Cette simulation numérique a-t-elle permis d'autres découvertes ?

Fathi Namouni : Oui. Elle a mis en évidence des faits auxquels nous ne nous attendions pas. Par exemple, une des surprises a été que 8 des 17 Centaures ont des temps médians de vie très similaires (regroupés autour de 2,4 millions d'années avec une dispersion de 0,2 million d'années). Ce genre de regroupement n'a jamais été mis en évidence et pourrait indiquer que ces corps ont été capturés dans un même et unique évènement. On ne peut pas actuellement prouver que cet évènement a eu lieu car la résolution d'1 million de clones par objet n'est pas suffisante pour ce type de diagnostic.

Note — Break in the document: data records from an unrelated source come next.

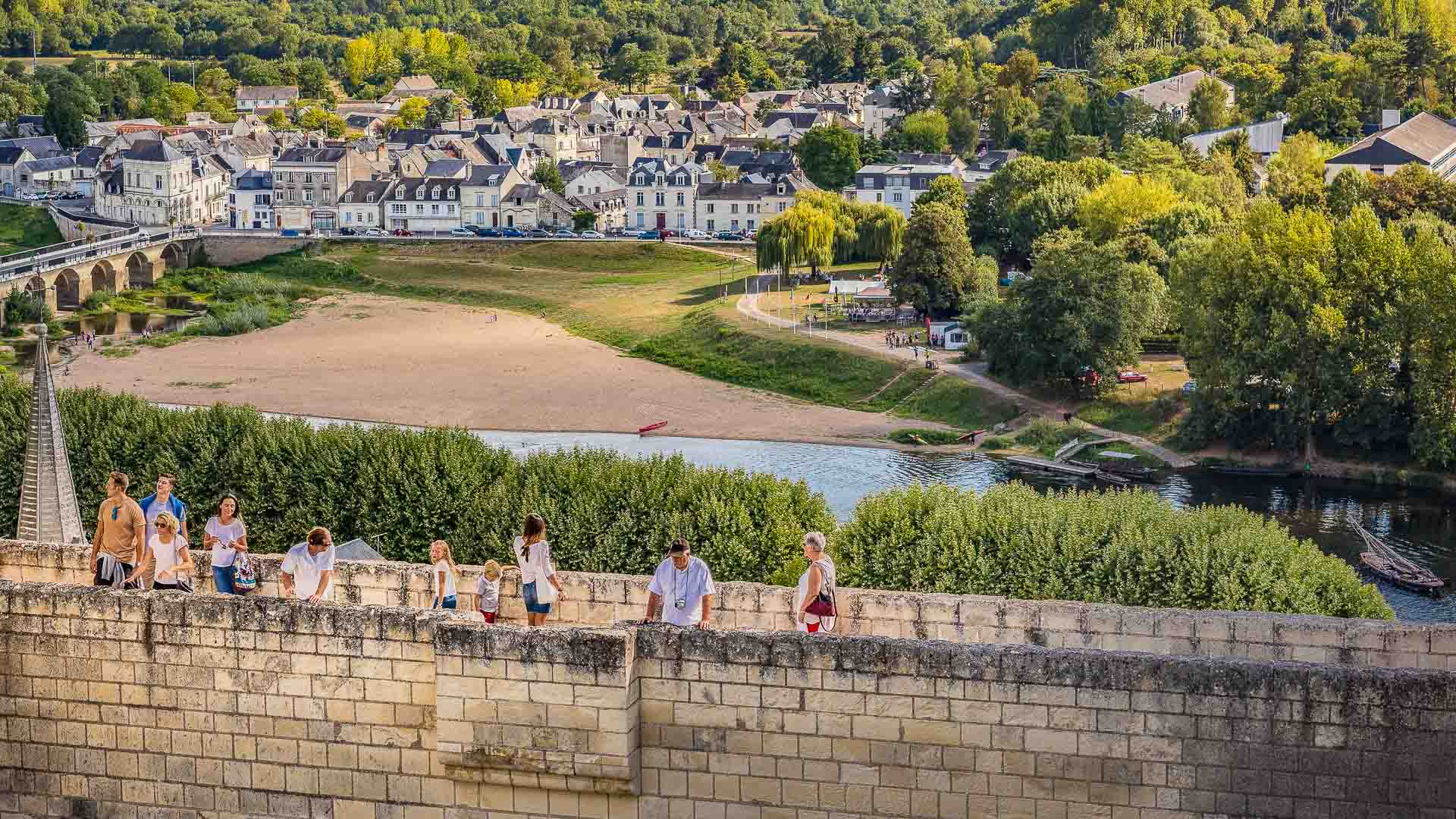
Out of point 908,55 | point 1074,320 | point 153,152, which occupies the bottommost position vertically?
point 1074,320

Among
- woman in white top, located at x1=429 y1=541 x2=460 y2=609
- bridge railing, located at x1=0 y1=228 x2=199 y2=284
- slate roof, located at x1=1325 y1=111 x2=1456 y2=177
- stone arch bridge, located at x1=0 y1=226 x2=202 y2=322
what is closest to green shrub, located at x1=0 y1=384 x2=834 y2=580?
woman in white top, located at x1=429 y1=541 x2=460 y2=609

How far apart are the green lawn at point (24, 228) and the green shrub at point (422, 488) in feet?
268

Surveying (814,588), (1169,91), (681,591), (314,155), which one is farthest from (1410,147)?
(681,591)

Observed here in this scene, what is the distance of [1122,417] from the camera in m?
62.5

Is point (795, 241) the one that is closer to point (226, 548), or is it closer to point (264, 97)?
point (226, 548)

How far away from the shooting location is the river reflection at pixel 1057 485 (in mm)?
49406

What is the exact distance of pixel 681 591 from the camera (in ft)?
44.5

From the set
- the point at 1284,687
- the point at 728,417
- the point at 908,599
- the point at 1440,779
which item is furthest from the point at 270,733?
the point at 728,417

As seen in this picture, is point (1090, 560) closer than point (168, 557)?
No

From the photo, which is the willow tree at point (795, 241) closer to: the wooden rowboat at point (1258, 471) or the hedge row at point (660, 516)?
the wooden rowboat at point (1258, 471)

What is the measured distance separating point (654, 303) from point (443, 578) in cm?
7088

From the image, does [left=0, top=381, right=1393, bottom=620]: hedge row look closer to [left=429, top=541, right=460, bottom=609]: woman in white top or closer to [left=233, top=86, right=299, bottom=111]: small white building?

La nébuleuse du homard qui contient une pouponnière stellaire similaire à celle où s’est formé le Système solaire il y a 4,5 milliards d’années dans le passé et où les étoiles peuvent capturer les astéroïdes les unes des autres. © Observatoire de la Côte d’Azur

Le système planétaire d'origine de ces astéroïdes a-t-il été localisé ?

Fathi Namouni : Non. Nous arrêtons la simulation à 4,5 milliards d'années dans le passé. Pour avoir une idée de l'origine de ces objets, il faudrait simuler leur processus de capture dans l'amas stellaire où est né le Soleil.

Quelle est l'étape suivante ?

Fathi Namouni : Dans l'immédiat, c'est monter en puissance de calcul (Peta-Flops) et augmenter le nombre de clones à 100 millions afin de lisser les probabilités de distribution et découvrir les évènements où les captures simultanées ont lieu. Comme cela, on pourra associer les centaures à des groupes de capture commune. Cela nous aidera à comprendre leur origine.

Un de ces 19 objets vous paraît-il intéressant pour envisager d'envoyer une sonde autour, voire un atterrisseur ?

Fathi Namouni : On ne connait pas vraiment les masses précises ; du coup, on ne peut pas faire de choix. Quand ces objets seront mieux observés, nous pourrons définir la cible optimale non seulement par rapport à la taille mais aussi par rapport à sa vitesse relative par rapport à la Terre afin de pouvoir non seulement s'en approcher mais peut-être s'y poser.